Want to become a Data scientist:

People have started to become crazy around being a data-scienctist. Everybody wants to pursue a data-science but for its not something you can only acquire by learning , its also about practice. In this write-up I want to share my experience how you can possess this skill.
Why people are excited about being a Data-scientist:
As I have heard the trend for data-science field is growing and people possessing this skillset have greater chance of making good money. Lets not leave the Ideal ones who wanted to take the existing customer experience and their business to the next level. It is also about the IT jobs are always trendy and people work on edge cutting technologies to take the software experience to the next level.
Where do you start this journey:
Regardless of being from any technology or domain background you can start the journey of being a data-scientist. You have to be sure about some prerequisites . Fact that how much time you have, because it is definitely going to take some good amount of time and you should be ready to spend that time you need to learn. Some basic statistical concepts, you need not master anything in statistics. Statistics helps to bring the features in front. A good example would be, in feature selection while build a model, you can find the correlation between the data fields and remove the common data-fields which captures the same variable in different facet. Strong in any programming language. I would prefer python do all my data science related work,
Learning from others:
Learning how others have implemented is a nice to start, take some top 10 different problems from kaggle kernels and start munching around. Read the problem definition and this help you to different between what are really a data-science problem. Some datasets produce straight insights when putting to data to a chart you will be able to get insights. You can see the same problems repeatedly solved by different kernels. where in some kernel would drop a feature when modeling, while the other would see an insight from that feature. Its all about using different probabilities of implementation to build the model.
What tools you need:
There are many tools, my suggestion for the editor you can use anaconda which comes with preinstalled packages you need to start with.

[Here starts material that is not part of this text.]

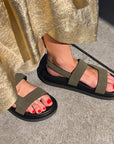 Person wearing green sandals with black soles on a concrete surface.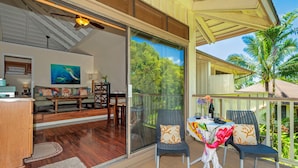 A modern living room with a glass wall, wooden flooring, and a dining area with a table and chairs. - Paniolo 210b (Princeville)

I would suggest to go with ipython notebook rather than any other python editor because you need to break the datasets into small chunks and you need to run small experiments, for every aspects you are looking for in the dataset. most of data-scientists time goes in analyzing and preparing the dataset to be ready for machine learning algorithms to process.

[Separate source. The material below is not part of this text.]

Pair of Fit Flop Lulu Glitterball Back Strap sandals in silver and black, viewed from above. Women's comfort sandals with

How to start preparing the dataset:
Any dataset is not straight ready for achieving machine-learning. Machine learning models are only the end output of all the work we do. Data preprocessing is a huge task, sometimes you need to aggregate the data from different sources. Mostly the dataset are transferred around as csv but to get the csv format there is lot of processing you need to do. some of the important terms I would state you need to learn around data processing is dataframes and numpy array these two data-structures are mostly used. Machines only process 0’s and 1’s, so is the algorithms , you need to convert all the feature variables into equivalent numerical values. There are couple of techniques like dummies and onehot encoding.
Choosing the right algorithms:
There is nothing called a write algorithm, you have to choose the algorithm based out the structure and feature display of a dataset and the problem we are trying to solve. To build you first version of the model, split your dataset into a training and testing set, there are pre defined split functions available in sklearn module or you can evenly split. A general advice to follow is to randomly shuffle you datasets before splitting, This ensures that the machine learning algorithms don’t work biased. In your first run you need not know what happens in the inside of the algorithm, this you can do it in your later part.
Model I would suggest to Learn and become a Data-scientist:
It is a long road and a never ending process, as a data scientist we need to discipline ourself with early cuts and get into a iterative learning model. Don’t shop everything in every store, just shop for the problems you have. So go with the problem solving approach. Learn the statistics needed to solve the specific problem.
Bigdata and Data-science:
Bigdata and data-science is a hand in hand study. But you can still learn machine learning without knowing any bigdata tools. Bigdata is needed only in the place of heavy data processing, todays laptops and desktop machines are good for building a good model which can still solve production problems.